TAREFA ESCRITA
Cite fielmente o trecho do texto sobre o disco-tributo a Guilherme Arantes que vai de "Além da interessante" até "música de Guilherme.", inclusive.

------ BLOCO DE TEXTO ------

‘A voz da mulher na obra de Guilherme
Arantes’ é o segundo disco-tributo idealizado pelo DJ Zé Pedro para sua
gravadora Joia Moderna. Iniciada com a homenagem a Taiguara (1945 – 1996), no
ano passado, a série traz agora vinte cantoras das mais diferentes gerações interpretando vinte canções da obra do músico paulista que vem sendo
merecidamente redescoberto. ‘A voz da mulher na obra de Guilherme Arantes’
marca, ainda, o início da parceria entre a Joia Moderna e o iTunes, que já
disponibiliza a edição digital do projeto, enquanto o CD chegará às lojas no
dia 29 de maio.
Além da interessante mistura de intérpretes,
Zé Pedro também acerta ao valorizar as letras, deixando de lado arranjos
datados, impregnados dos onipresentes teclados que fizeram muitos críticos
classificarem como brega a música de Guilherme.

------ LINHAS LISTADAS ------

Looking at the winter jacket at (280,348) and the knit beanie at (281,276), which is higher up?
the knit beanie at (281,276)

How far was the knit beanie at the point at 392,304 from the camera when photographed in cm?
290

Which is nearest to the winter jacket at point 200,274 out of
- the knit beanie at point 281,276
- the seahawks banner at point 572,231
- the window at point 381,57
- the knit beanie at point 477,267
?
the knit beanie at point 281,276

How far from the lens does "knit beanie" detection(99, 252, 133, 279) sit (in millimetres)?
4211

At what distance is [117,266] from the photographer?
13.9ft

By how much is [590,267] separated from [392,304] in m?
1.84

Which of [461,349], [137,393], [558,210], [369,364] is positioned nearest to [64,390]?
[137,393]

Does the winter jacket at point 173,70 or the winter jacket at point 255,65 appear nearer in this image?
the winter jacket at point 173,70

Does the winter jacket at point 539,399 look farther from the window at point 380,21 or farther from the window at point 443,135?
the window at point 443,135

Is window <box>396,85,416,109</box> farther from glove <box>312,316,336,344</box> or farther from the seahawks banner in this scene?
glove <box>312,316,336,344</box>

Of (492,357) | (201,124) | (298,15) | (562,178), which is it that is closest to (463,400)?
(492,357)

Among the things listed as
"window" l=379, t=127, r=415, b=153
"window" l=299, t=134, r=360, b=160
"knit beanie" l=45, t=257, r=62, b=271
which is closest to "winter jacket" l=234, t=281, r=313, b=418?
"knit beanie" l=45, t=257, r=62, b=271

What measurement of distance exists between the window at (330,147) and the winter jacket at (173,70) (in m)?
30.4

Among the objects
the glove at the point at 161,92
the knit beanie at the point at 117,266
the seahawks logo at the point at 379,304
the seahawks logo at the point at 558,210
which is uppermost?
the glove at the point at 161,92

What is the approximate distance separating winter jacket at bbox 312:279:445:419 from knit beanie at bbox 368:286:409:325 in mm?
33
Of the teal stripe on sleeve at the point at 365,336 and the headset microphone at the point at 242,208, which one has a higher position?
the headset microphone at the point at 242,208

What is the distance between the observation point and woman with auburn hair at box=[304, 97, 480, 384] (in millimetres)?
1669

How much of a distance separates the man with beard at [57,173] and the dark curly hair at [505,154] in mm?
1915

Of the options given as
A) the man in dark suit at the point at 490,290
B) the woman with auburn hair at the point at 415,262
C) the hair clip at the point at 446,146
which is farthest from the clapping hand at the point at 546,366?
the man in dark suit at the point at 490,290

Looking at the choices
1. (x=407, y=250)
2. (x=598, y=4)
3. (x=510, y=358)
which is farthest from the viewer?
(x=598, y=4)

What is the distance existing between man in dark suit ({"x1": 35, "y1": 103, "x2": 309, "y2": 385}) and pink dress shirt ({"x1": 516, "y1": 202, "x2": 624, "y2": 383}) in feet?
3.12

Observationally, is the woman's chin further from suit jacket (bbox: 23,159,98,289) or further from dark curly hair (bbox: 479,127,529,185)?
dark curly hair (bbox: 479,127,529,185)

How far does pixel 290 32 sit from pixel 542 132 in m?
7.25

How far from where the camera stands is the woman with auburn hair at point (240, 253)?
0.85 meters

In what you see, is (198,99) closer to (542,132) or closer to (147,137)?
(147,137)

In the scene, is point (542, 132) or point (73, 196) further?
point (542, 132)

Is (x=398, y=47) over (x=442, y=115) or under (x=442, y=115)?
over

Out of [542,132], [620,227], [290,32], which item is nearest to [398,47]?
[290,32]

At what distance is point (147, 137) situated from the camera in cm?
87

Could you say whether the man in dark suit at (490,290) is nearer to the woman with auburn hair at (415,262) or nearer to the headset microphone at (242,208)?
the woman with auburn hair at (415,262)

------
------ LINHAS LISTADAS ------

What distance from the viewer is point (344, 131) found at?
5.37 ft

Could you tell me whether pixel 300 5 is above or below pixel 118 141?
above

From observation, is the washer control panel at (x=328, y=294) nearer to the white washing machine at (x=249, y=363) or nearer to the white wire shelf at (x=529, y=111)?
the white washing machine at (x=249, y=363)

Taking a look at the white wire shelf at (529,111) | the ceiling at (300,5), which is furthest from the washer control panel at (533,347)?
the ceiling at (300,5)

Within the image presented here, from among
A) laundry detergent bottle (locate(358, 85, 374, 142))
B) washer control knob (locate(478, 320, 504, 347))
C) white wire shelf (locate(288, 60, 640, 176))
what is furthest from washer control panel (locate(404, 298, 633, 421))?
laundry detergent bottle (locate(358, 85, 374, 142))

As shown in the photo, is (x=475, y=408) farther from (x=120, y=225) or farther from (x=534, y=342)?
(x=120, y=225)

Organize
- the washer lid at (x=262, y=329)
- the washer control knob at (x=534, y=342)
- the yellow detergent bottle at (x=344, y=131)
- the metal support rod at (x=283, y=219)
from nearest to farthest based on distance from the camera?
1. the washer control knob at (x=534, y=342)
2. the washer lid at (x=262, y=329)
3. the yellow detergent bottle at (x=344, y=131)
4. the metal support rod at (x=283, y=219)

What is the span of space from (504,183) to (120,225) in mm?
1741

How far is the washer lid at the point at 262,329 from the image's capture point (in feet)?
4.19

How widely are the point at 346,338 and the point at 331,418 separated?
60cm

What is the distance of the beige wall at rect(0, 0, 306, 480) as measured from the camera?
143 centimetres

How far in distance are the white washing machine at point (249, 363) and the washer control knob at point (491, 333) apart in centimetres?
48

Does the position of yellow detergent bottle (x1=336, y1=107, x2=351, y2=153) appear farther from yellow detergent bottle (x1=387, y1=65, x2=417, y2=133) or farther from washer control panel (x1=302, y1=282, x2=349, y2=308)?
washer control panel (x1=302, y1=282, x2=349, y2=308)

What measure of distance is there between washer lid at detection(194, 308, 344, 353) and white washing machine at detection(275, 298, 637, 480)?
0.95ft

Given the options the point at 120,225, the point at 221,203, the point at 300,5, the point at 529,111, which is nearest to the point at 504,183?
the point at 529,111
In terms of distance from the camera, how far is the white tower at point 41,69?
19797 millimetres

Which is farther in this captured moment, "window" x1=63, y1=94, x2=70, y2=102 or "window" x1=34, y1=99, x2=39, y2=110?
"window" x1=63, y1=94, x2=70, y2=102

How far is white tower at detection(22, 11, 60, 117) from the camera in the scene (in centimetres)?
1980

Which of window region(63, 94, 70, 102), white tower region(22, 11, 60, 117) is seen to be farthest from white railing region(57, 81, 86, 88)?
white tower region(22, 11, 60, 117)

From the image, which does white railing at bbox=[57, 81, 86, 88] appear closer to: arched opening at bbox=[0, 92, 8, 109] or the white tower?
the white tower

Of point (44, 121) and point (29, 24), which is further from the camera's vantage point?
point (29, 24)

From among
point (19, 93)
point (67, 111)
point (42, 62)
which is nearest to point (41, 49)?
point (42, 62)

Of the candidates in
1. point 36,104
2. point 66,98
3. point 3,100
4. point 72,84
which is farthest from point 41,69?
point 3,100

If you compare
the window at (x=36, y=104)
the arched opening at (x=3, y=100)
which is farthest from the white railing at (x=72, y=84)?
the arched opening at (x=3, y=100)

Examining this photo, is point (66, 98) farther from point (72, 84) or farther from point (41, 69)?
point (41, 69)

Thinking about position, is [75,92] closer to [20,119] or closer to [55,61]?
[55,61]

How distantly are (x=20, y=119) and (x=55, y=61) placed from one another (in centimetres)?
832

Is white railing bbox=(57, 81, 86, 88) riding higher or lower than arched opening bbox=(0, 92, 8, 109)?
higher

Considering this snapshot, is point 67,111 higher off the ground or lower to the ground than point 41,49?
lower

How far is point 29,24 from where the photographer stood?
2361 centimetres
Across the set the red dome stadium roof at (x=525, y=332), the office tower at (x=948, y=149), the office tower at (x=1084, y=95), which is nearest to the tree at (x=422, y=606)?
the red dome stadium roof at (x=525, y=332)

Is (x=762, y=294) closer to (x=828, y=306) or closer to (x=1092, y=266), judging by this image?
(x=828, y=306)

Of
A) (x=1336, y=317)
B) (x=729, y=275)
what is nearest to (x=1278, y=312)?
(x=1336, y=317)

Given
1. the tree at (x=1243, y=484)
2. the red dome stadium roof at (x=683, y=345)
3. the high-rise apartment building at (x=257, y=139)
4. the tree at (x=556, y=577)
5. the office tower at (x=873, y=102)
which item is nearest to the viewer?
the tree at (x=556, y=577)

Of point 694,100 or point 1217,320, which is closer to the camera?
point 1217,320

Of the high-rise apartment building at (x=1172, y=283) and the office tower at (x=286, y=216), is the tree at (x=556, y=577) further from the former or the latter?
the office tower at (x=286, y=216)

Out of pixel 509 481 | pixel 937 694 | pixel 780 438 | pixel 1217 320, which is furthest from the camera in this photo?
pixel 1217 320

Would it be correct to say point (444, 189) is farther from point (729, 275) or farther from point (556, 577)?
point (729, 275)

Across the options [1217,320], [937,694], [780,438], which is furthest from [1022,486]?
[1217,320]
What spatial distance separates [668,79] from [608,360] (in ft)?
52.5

------

RESULTADO
Além da interessante mistura de intérpretes,
Zé Pedro também acerta ao valorizar as letras, deixando de lado arranjos
datados, impregnados dos onipresentes teclados que fizeram muitos críticos
classificarem como brega a música de Guilherme.